Pero no solo de Fincher y de HBO vive Goold. Entre tanto rastro del thriller yanqui de las dos últimas décadas, hay también algunas reliquias sagradas. La principal apunta al Bergman de Persona.
En el cartel español se muestra esa referencia obvia al entremezclar, pura declaración de intenciones, la fusión y confusión entre sus dos principales protagonistas: Jonah Hill y James Franco. Pero se trata de una referencia epidérmica. Nada más de Bergman hay aquí. Las verdaderas intenciones de su película caminan hacia otro lado. Anclado su guión, co-escrito por el propio Goold, en el libro de memorias de Michael Finkel, personaje que encarna el siempre inquietante en su inocua apariencia Jonah Hill, su argumento recoge la amistad entre un periodista y un asesino, unidos por el veneno del arte de relatar, intoxicados por la tentación de la mentira.

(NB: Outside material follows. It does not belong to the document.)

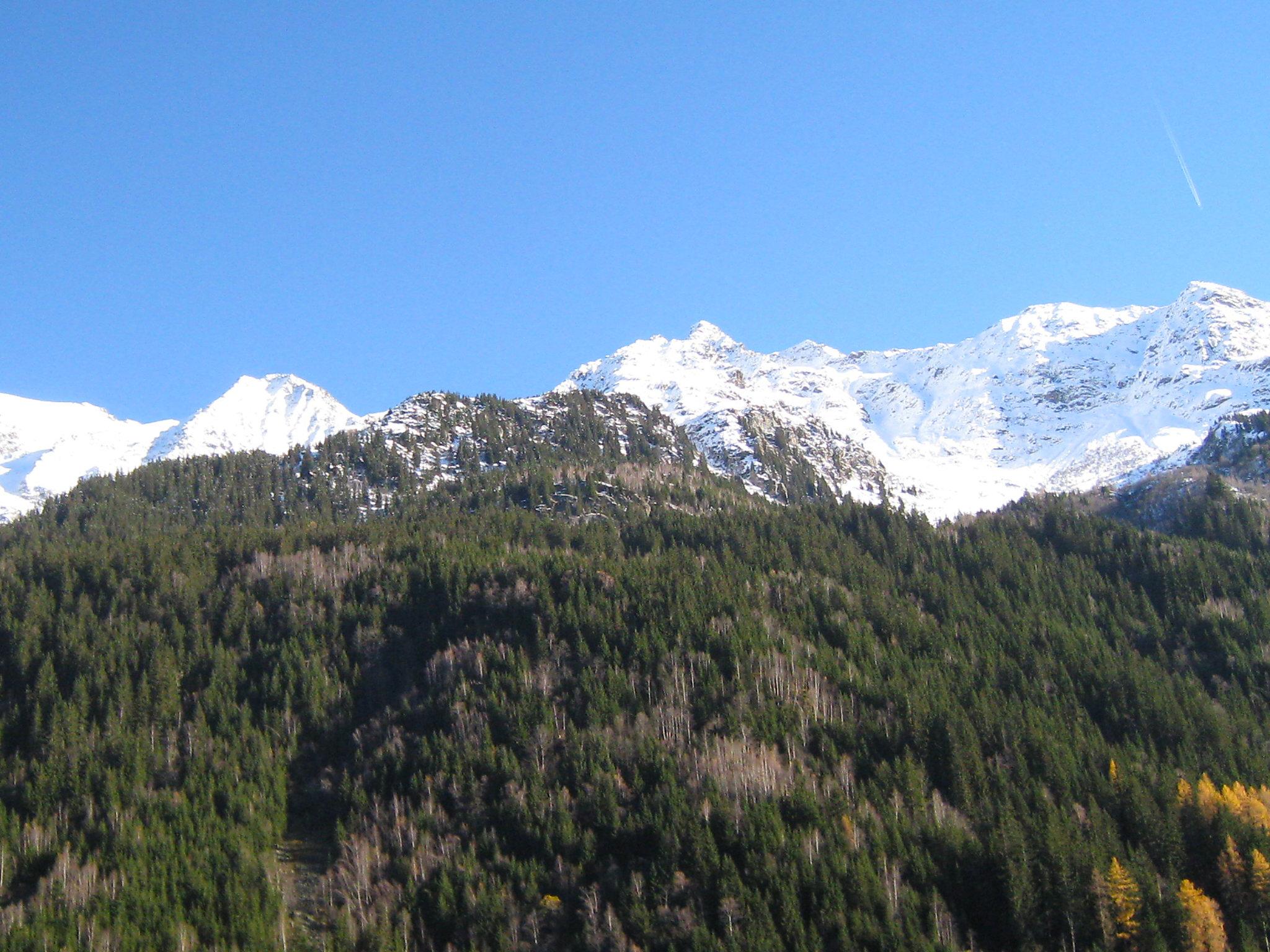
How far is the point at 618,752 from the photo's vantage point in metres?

Goold abre el filme como un paso a dos. A un lado, el citado Finkel, un periodista de prosa precisa y talento bien adiestrado, lo vemos en acción interrogando a los sujetos de un reportaje sobre la esclavitud moderna. En el otro lado, vemos como James Franco, el asesino, enciende una vela en una iglesia mexicana. Al final de cada secuencia, ambos dicen ser la misma persona. Ese comienzo sorprendente, cincelado por mano escultórica capaz de generar curiosidad y centrar el interés, dará luego paso a un encuentro que se muestra cuando han pasado veinte minutos de película. Para entonces, Goold nos ha hecho saber que Finkel hace trampas y que el padre de familia acusado de asesinar a su mujer y a sus tres hijos parece tener una cortina de espesa niebla en su retina. Es inevitable pensar en muchas películas de argumento parecido. Esa relación entre dos hombres, uno espera el juicio que puede determinar su muerte; el otro, trata de desentrañar su inocencia, huele a clásico. De todas las referencias, la más directa nos lleva al Truman Capote de A sangre fría.
Es evidente que lo que Goold quiere tallar es un extraño proceso de fagocitación. Un pulso antropófago entre dos hombres en apariencia diferentes, en el fondo encadenados por una perversión inexplicada; todos podemos ser asesinos en potencia.
Probablemente su deuda con la realidad (mani)ata la posibilidad de ficcionar los personajes e hipoteca su capacidad para adentrarse en esos restos colaterales, como la personalidad de la mujer de Finkel o los detalles íntimos de la familia asesinada. Del duelo Hill-Franco, sale mejor librado el primero pero Goold no obtiene de ellos lo que en ellos se quema. Y es esa sensación de desaprovechamiento lo que queda de Una historia real. No está mal, pero Goold no rentabiliza todo lo que tenía.